I wouldn't say "most accurate", but it's at least a legitimate romanization. Here comes the linguistics:
The Chinese character 閻 /yán/ (pronounced [jɛn] in Mandarin) was originally brought to Japanese with the pronunciation gloss ヱン /wen/, pronounced [jeɴ]. Over the centuries, エ /e/ and ヱ /we/ first merged into [je], then reduced to vowel-only [e], leaving [eɴ] for 閻. As stated previously, this is similar to using the spelling <yen> for 圓/円, which is /yuan/ (as in the currency, pronounced [ɥɛn]) in Mandarin; it was glossed as ヱン /wen/ (pronounced [jeɴ]) in Japanese, but merged with /en/ in due time, which accounts for the English spelling <yen> vs. the modern Japanese pronunciation [eɴ].

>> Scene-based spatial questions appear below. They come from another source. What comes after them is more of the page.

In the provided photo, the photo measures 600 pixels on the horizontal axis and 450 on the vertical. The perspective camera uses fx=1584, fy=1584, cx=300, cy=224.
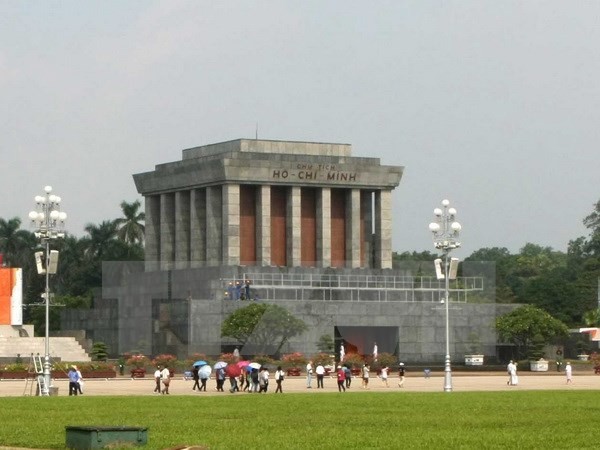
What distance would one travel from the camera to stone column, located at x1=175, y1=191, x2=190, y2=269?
118m

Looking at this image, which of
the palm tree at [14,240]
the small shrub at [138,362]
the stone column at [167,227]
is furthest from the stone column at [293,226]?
the palm tree at [14,240]

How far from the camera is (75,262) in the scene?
145625 millimetres

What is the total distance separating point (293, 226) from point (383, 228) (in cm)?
788

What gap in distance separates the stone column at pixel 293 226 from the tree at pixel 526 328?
62.2ft

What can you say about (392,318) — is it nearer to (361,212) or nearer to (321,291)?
(321,291)

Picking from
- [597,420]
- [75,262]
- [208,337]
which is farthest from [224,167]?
[597,420]

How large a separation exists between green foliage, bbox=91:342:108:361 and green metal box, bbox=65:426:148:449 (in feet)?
230

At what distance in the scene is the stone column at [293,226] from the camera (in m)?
114

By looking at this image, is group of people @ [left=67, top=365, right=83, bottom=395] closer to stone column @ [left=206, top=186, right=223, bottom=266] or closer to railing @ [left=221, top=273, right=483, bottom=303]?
railing @ [left=221, top=273, right=483, bottom=303]

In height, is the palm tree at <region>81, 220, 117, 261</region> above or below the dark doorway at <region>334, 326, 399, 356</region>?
above

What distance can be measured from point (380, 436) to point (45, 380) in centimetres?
2905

Meanwhile, ン /n/ is a closed nasal whose position relates to its phonological environment; it defaults to [ɴ] (like English <ng> /ŋ/ but farther back in the throat), but becomes [m] before labial consonants /m, p, b/.* Depending on the romanization system, it is either left as <n> or respelled with <m>, so that 閻魔 (pronounced [emma]) can be written <enma> or <emma> with equal justification.
* It is also [n] before coronal consonants /t, d, n, s, z, tɕ, dʑ, ɺ/, [ŋ] before velar consonants /k, g/, and, if followed by a vowel, it may fuse with its preceding vowel to produce a nasal articulation, or transposed such that 雰囲気 /hun.iki/ is pronounced as [ɸuiŋki].
Thus, <yemma> is a perfectly legitimate romanization, though archaic and idiosyncratic.